As shocking as it was for some to discover that a camp like this was operating in the United States (it was no surprise at all for others that have been warning of such compounds for years), as shocking as the many details that continue to surface about the people who were involved and what they were doing there, there was nothing that could have prepared any of us for what happened when the people running this compound got in front of Judge Sarah Backus. Judge Backus released four of the five adults to house arrest and on a $20,000 "signature bond," which means they just have to sign a document promising to return to court when it is time for trial. If they do not show up to court, they will face arrest and be required to pay $20,000 as a penalty. Judge Backus also ruled they must reside in “acceptable” living conditions, wear ankle monitors, cannot have firearms, cannot leave the country, and can only see their children during supervised visits.

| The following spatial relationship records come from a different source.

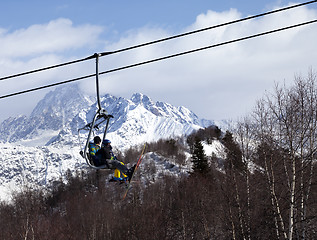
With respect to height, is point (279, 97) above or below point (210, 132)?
below

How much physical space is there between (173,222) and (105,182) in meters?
43.7

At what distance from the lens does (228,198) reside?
2381cm

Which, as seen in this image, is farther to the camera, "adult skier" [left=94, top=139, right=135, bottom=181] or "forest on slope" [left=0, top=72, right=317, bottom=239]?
"forest on slope" [left=0, top=72, right=317, bottom=239]

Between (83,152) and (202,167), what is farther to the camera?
(202,167)

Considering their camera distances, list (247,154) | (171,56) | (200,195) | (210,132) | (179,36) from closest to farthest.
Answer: (179,36) < (171,56) < (247,154) < (200,195) < (210,132)

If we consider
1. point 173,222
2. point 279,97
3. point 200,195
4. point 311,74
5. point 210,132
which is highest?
point 210,132

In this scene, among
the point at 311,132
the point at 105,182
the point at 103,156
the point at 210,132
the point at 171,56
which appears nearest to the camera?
the point at 171,56

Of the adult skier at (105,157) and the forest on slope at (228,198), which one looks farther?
the forest on slope at (228,198)

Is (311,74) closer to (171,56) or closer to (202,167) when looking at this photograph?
(171,56)

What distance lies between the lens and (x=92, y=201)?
66.7m

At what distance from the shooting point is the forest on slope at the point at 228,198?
17.8 m

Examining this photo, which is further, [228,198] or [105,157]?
[228,198]

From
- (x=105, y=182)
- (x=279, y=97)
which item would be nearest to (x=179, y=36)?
(x=279, y=97)

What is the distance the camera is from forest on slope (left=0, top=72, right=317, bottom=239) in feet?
58.2
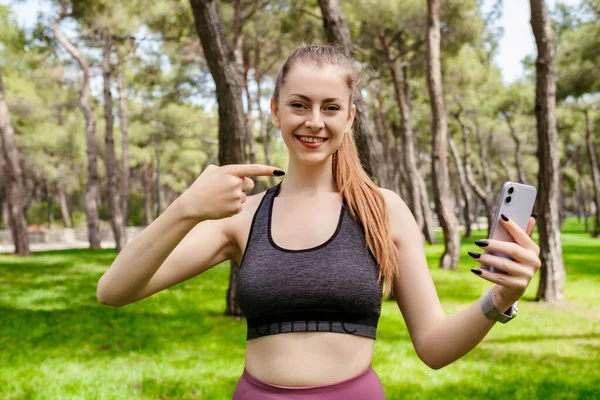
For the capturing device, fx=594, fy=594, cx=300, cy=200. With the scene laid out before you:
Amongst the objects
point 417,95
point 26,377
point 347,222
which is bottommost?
point 26,377

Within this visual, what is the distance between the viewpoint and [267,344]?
183 centimetres

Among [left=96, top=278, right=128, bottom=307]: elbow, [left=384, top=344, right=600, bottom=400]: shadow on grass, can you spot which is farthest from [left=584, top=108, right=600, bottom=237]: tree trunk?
[left=96, top=278, right=128, bottom=307]: elbow

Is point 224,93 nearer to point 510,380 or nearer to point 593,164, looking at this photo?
point 510,380

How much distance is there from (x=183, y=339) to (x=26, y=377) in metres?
2.34

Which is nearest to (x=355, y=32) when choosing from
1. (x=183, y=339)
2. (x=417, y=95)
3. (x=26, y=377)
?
(x=417, y=95)

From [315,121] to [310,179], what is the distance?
26 centimetres

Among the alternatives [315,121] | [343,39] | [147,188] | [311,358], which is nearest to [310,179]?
[315,121]

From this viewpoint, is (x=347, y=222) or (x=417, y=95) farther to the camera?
(x=417, y=95)

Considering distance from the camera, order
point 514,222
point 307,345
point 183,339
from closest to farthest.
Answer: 1. point 514,222
2. point 307,345
3. point 183,339

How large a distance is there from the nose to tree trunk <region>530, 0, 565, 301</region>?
977cm

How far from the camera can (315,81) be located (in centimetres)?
191

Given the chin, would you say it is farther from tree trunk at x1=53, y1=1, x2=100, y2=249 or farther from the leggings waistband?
tree trunk at x1=53, y1=1, x2=100, y2=249

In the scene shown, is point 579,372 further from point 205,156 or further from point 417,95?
point 205,156

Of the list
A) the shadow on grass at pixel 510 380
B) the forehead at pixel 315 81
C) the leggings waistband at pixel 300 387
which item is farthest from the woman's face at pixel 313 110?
the shadow on grass at pixel 510 380
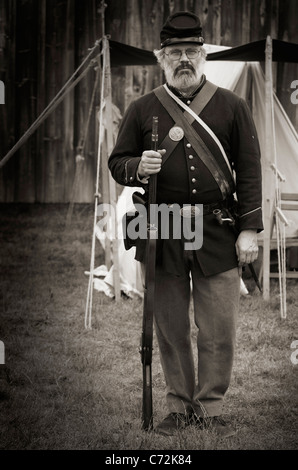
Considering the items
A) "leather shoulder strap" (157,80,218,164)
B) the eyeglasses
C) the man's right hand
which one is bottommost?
the man's right hand

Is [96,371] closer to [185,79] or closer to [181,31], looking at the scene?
[185,79]

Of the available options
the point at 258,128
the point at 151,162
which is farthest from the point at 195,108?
the point at 258,128

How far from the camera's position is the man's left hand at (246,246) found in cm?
304

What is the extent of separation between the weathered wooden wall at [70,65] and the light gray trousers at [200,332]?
15.1ft

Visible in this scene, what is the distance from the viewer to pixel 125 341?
15.6ft

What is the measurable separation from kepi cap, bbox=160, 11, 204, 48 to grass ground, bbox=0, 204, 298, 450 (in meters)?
1.77

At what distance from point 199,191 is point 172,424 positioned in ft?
3.59

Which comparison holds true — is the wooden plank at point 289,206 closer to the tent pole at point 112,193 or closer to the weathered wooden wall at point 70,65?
the weathered wooden wall at point 70,65

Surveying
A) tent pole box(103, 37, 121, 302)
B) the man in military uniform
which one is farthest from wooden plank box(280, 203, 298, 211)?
the man in military uniform

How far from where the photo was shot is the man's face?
2.99 meters

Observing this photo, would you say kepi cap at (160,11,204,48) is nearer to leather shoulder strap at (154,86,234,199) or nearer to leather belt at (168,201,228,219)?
leather shoulder strap at (154,86,234,199)

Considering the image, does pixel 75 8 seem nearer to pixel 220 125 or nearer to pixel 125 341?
pixel 125 341

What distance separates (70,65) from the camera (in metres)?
7.50
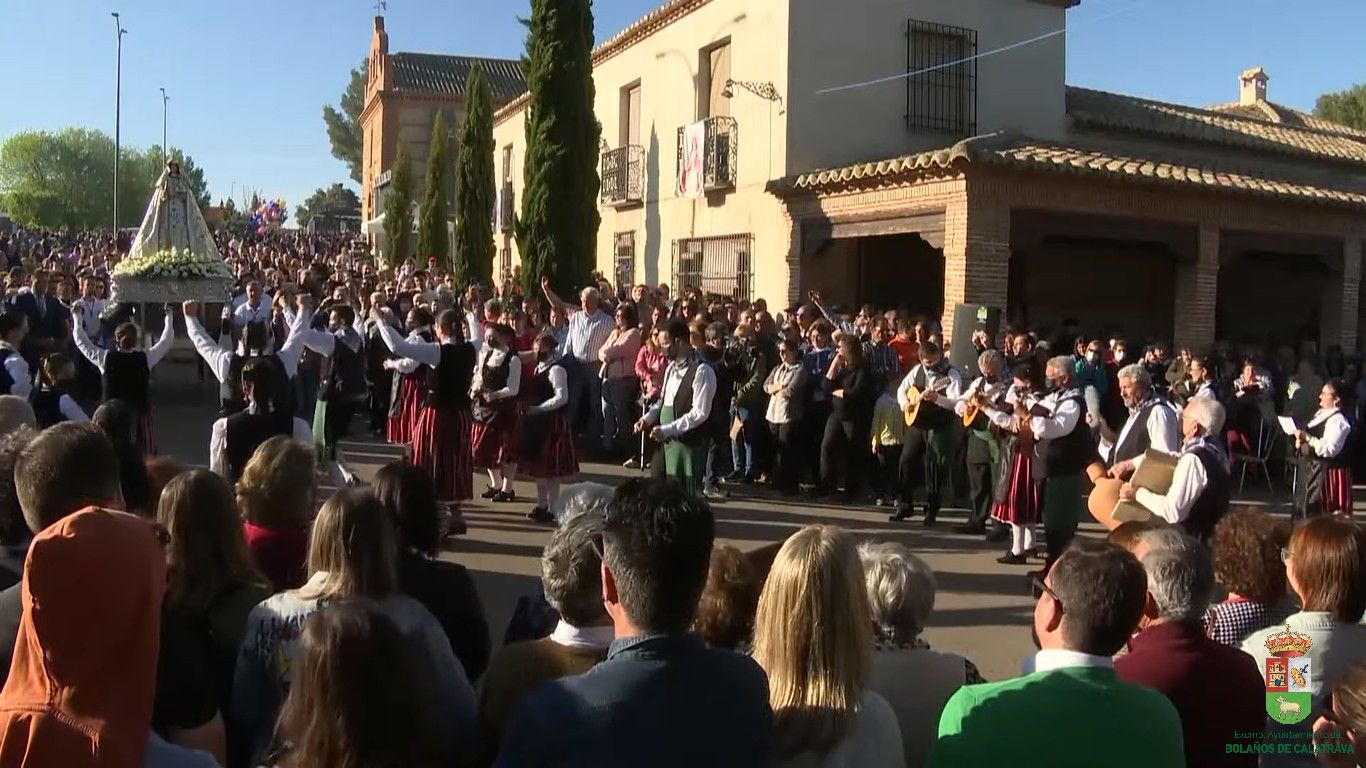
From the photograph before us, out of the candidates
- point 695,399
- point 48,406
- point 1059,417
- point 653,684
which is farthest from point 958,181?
point 653,684

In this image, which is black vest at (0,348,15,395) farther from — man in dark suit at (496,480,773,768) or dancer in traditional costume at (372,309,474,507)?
man in dark suit at (496,480,773,768)

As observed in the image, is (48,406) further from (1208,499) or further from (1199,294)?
(1199,294)

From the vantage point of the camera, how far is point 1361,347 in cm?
1898

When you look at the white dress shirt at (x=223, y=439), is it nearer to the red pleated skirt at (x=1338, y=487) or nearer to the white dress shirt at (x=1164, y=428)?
the white dress shirt at (x=1164, y=428)

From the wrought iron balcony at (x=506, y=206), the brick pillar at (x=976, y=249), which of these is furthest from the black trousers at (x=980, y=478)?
the wrought iron balcony at (x=506, y=206)

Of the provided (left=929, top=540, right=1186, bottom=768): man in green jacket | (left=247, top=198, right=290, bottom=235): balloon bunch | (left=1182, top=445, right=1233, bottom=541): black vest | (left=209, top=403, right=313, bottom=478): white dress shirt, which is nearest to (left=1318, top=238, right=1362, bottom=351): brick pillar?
(left=1182, top=445, right=1233, bottom=541): black vest

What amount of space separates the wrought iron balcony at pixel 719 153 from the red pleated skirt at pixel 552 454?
9.55 metres

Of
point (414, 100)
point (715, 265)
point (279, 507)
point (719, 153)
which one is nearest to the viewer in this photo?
point (279, 507)

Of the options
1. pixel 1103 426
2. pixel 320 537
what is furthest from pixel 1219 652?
pixel 1103 426

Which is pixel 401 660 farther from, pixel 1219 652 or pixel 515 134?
pixel 515 134

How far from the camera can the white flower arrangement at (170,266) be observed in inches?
579

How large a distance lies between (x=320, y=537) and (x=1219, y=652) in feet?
8.42

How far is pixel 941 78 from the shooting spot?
58.4ft

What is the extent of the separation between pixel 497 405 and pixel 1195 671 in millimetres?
7310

How did the judge come to this ruling? Well, the defense attorney for the arrested extremists claimed they were the victims of discrimination because they are Muslims and black. The defense argued that there was no strong evidence of a specific terrorist plot, only aspirations. And the judge agreed that not having a specific plan somehow makes them less dangerous. Backus also made mention of the fact that four of the five had no criminal record (the fifth was a fugitive with an outstanding warrant in Georgia). The guns at the compound were acquired legally, and even though the children stood ready, they did not resist law enforcement. (I would argue at this point that none of that accounts for the child abuse and the death of the three-year-old, but that’s just me.)
Judge Sarah Backus is a San Francisco transplant to New Mexico. She has a history of issuing low bail to violent offenders. This has led many to speculate that she was motivated more by a social justice activist mindset than from upholding her oath to render justice and protect the public. Given the evidence that was presented and the testimony of law enforcement at the hearing, one could be forgiven for letting the thought cross your mind that she was indeed acting as an SJW rather than an officer of the court. It certainly appears as if the rules of Political Correctness trumped the law.
There is evil in the world. There are people prepared to carry out acts of evil. Jay Austin and Lauren Geoghegan didn’t deserve to be murdered. Members of ISIS committed this act of evil and then bragged about it. The people living at the compound in New Mexico shared a belief that many ISIS members would call an “extremist cult.” Those people are now (house arrest or not) out of custody and free to commit an act of violence should their “true target” be revealed, with little chance of stopping it until it’s too late. I am left pondering; which is more evil, the attacks the jihadist in New Mexico were training to carry out or the release of clearly dangerous people in the name of Political Correctness? I just pray that no innocent person pays a price for this judge’s lapse in judgment.